There are no cheat codes for taste!!
Plus how to get off fits in the heat, great ceramics and more "unbeatable recon."
Welcome to Blackbird Spyplane, friend…
Our roundup of the Best Pants Out is here.
Check our list of the world’s 35 slappiest shops, where Spyfriends have added a ton of favorites in the comments.
Mach 3+ city intel for traveling the entire planet is here.
What’s up! In today’s sletter we’ve got:
A bevy of chill unisex Belgian-linen clothes, made in NYC and perfect for getting off fits as the temperatures climb.
Artisan knits we discovered on a recent spin through L.A. — summer-weight scarves, color-flecked socks that pair perfectly with sandals, and other beautiful things for the body and home.
Cool ceramics, made, glazed and fired by hand, from a small maker in the Hudson Valley.
And more !
But first —
Is putting people on to fire s**t an endangered art? It’s an interesting proposition to consider here at Blackbird Spyplane, where we’re in the business of putting people on to fire s**t extremely artfully — and where we have never felt more alive!! So I (Jonah) was curious to read an essay published at The Atlantic the other day by Japan-based author and Spyfriend W. David Marx, about the devaluation of what he calls “cultural arbitrage”: the process by which tastemakers & trendspotters leverage their awareness of cool / rarefied / obscure cultural phenomena, bringing them to broader attention in exchange for cash and clout.
David identifies this as a dynamic that thrived pre-internet, before we all had so much knowledge at our fingertips. “In a time of scarcity, information had more value, which provided a natural motivation for curious individuals to learn more about what was happening at the margins of society,” he writes. Whereas today, “the internet’s sprawling databases, real-time social-media networks, and globe-spanning e-commerce platforms have made almost everything immediately searchable, knowable, or purchasable — curbing the social value of sharing new things.” The headline is “The Diminishing Returns of Having Good Taste.”
It’s a smart, fun essay, and I was especially intrigued by David’s ultimate suggestion that cultural “arbitrageurs,” by helping to “accelerate the diffusion of information from the underground into the mainstream,” play a vital role in a healthy cultural ecosystem, much the way bees play a vital role in a healthy literal ecosystem. His argument is that these arbitrageurs don’t just provide “sophisticated consumers with an exciting stream of unfamiliar ideas, but also breathe new life into mass culture” as agents of “cultural hybridization.”
There are, of course, some big counterexamples, e.g., Beyoncé and Drake, who are known for taking songs, sounds and artists that are bubbling in the underground and bringing them into their own pop airspace.
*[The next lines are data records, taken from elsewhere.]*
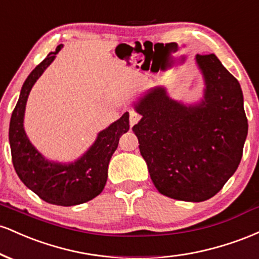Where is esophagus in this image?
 I'll use <instances>...</instances> for the list:
<instances>
[{
  "mask_svg": "<svg viewBox=\"0 0 259 259\" xmlns=\"http://www.w3.org/2000/svg\"><path fill=\"white\" fill-rule=\"evenodd\" d=\"M140 119H141V115L138 114L136 112H130V118H129L130 125H132V126L135 125V124L138 123Z\"/></svg>",
  "mask_w": 259,
  "mask_h": 259,
  "instance_id": "34e87169",
  "label": "esophagus"
}]
</instances>
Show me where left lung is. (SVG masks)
Returning a JSON list of instances; mask_svg holds the SVG:
<instances>
[{"label": "left lung", "mask_w": 259, "mask_h": 259, "mask_svg": "<svg viewBox=\"0 0 259 259\" xmlns=\"http://www.w3.org/2000/svg\"><path fill=\"white\" fill-rule=\"evenodd\" d=\"M204 81L200 101L185 105L164 86L134 103L133 126L154 186L174 200L202 202L218 194L236 171L248 124L239 81L215 55H197Z\"/></svg>", "instance_id": "obj_1"}]
</instances>
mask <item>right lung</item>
<instances>
[{
	"instance_id": "1",
	"label": "right lung",
	"mask_w": 259,
	"mask_h": 259,
	"mask_svg": "<svg viewBox=\"0 0 259 259\" xmlns=\"http://www.w3.org/2000/svg\"><path fill=\"white\" fill-rule=\"evenodd\" d=\"M62 47L63 45H58L55 52H50L23 84L11 117L10 145L14 169L24 185L47 203L68 207L85 203L102 192L112 154L117 150L120 136L129 130V113L125 112L97 134L94 144L74 162L59 163L45 158L26 136L25 107L32 86Z\"/></svg>"
}]
</instances>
But the main idea I’d bounce off David if I were discussing this with him over martinis at Blackbird Spyplane’s No. 1 favorite bar in Tokyo — a bar whose existence is technically widely knowable thanks to the internet, but whose dopeness remains actually known by a relatively small slice of lucky / cool people — is that just because we no longer live in a time of “information scarcity” doesn’t mean that the services of “dope-s**t discoverers” who surface slept-on heat are no longer wanted en masse.
Quite the contrary, if information is everywhere, that’s functionally identical to information being nowhere. Possibly it’s worse, because it’s so crazy-making: My hunch is that more people than ever want someone to help them find some signal amid today’s unprecedented levels of noise.
This is why everyone is so thirsty for “recs” and “IDs on the pants” that cool people wear on IG!! Search for “best t-shirts” on G*ogle or The W*recutter and tell me 99.9% of the results aren’t garbaggio!!
Against a backdrop of information bloat, doesn’t the metaphor just shift? The tastemaker who once spelunked her way through hard-to-access caves, digging up rare gems, has become the tastemaker who truffle-pigs her way through the digital kilotons of s**t we’re all drowning in, digging up the shrooms.
The anecdote that David uses to kick off his piece is that when he was a kid his family moved, he knew a Nintendo cheat code unknown by other kids in his new town, and this knowledge made him popular. But knowledge of a cheat code is, of course, not the same thing as taste (which in this scenario would look more like knowledge of a fire deep-cut TurboGrafx16 game or something?) Which is appropriate, because there will never be “cheat codes” when it comes to taste, baby!
Wow —
One question we hear a lot from Spy Nation — especially as summer approacheth — is how to get off fits in the heat. My answer to this question invariably involves the magic word ‘LINEN.’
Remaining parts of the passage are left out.